* _Task to carry out_:
Exactly reproduce the line that contains "Does pixel 623" and all lines after it in the entries below, through the very last line.

(Spatial reasoning question data)

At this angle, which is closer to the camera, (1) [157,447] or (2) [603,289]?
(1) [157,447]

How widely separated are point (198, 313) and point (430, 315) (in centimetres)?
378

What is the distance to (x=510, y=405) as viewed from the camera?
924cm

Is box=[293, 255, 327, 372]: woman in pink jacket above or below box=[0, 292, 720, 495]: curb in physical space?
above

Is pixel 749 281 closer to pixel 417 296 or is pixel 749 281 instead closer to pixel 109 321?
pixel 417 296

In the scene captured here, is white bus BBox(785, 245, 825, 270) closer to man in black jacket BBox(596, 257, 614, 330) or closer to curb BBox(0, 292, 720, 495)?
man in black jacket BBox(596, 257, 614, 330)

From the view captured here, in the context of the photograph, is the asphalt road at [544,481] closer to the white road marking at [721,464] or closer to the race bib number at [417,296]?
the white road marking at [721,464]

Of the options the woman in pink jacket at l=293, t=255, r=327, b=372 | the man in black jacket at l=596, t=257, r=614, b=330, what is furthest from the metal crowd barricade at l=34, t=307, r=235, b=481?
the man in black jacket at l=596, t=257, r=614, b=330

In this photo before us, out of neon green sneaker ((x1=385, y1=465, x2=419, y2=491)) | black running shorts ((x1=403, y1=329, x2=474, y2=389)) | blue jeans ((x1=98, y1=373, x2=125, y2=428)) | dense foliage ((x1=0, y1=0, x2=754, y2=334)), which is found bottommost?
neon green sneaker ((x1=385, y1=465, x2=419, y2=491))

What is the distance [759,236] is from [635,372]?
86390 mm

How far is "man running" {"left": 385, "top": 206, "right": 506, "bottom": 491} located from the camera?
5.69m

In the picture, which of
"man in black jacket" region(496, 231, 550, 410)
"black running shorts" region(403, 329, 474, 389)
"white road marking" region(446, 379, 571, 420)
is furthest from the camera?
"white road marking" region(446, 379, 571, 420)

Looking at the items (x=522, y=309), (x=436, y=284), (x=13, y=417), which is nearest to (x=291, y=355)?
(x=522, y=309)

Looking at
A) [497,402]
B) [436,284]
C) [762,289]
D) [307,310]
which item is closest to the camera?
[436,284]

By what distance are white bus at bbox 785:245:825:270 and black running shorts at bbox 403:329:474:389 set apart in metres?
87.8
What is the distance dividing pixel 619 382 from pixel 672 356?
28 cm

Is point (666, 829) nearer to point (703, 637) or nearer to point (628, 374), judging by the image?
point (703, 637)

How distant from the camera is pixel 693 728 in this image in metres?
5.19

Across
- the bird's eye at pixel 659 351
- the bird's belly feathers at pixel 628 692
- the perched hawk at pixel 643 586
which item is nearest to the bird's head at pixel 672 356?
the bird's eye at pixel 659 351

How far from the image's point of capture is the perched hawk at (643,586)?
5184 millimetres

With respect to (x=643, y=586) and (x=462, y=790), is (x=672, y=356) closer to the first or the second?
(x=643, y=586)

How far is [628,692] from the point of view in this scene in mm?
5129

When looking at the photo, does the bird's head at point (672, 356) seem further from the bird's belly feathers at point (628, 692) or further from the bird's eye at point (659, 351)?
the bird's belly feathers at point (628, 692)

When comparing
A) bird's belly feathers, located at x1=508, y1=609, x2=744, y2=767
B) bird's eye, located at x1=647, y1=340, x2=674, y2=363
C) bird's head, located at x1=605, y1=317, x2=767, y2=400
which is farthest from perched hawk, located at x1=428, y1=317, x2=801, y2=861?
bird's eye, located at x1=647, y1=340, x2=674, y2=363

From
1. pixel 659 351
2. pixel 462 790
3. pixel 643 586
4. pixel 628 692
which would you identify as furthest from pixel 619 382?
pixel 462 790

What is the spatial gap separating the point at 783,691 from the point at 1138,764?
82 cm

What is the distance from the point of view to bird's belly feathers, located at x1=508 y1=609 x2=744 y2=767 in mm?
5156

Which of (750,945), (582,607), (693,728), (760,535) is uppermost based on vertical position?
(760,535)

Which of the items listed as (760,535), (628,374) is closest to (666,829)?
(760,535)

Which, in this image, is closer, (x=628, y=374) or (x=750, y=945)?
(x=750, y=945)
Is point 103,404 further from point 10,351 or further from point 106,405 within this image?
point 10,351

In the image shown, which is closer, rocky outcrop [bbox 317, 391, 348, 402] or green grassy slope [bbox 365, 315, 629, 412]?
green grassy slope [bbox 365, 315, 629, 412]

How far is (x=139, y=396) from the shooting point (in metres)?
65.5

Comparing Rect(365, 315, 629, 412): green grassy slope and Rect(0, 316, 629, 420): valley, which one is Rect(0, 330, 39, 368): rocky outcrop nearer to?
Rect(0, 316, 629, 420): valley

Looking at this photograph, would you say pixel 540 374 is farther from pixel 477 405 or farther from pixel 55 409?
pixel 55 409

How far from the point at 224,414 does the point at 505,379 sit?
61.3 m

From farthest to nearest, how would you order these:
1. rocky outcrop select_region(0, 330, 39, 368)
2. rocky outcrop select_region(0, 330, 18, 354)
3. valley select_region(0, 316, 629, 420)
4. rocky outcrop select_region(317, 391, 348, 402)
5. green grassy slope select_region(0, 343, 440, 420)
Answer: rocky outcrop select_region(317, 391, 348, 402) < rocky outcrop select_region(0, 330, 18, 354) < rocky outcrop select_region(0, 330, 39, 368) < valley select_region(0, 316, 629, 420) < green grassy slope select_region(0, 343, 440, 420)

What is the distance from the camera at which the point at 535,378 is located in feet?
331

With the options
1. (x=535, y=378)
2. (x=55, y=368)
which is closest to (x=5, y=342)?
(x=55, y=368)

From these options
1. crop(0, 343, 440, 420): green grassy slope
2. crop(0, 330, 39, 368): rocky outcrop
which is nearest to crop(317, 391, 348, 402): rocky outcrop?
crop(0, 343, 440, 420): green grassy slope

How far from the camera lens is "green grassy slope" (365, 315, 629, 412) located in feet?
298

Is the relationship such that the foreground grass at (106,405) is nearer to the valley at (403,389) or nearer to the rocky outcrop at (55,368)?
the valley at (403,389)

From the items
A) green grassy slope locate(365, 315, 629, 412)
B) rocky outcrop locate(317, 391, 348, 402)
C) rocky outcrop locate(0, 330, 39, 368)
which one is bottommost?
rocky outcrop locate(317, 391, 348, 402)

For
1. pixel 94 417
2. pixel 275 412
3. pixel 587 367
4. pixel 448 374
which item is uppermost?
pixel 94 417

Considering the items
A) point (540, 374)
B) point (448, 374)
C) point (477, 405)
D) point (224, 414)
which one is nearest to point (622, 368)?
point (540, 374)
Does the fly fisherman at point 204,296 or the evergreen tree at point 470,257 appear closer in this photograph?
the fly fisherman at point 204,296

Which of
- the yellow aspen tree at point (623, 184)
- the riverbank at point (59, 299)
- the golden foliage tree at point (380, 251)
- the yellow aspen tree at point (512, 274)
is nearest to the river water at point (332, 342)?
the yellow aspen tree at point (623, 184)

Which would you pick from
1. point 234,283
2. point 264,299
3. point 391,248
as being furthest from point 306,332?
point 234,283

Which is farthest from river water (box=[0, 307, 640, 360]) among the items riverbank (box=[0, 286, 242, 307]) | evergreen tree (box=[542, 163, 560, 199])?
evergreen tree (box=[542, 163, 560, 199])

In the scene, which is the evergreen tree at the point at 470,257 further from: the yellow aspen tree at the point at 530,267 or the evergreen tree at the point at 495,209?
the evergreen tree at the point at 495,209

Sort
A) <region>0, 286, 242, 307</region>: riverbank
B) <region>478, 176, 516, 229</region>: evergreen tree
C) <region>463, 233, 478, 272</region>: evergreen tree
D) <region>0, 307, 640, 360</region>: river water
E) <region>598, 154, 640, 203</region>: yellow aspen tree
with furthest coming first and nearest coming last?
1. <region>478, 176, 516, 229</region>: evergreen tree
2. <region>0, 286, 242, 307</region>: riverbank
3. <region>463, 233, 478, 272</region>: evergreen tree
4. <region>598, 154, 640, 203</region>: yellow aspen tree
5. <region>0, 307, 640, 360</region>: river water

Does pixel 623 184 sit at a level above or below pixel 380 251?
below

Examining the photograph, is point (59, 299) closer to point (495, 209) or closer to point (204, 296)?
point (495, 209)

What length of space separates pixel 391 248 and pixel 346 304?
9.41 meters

* _Reply to the exercise_:
Does pixel 623 184 sit at a level above or below pixel 380 251?
below

Examining the photograph, is point (59, 299) closer to point (495, 209) or closer to point (204, 296)?
point (495, 209)

What length of space separates pixel 391 248 and pixel 346 304?
9.41 meters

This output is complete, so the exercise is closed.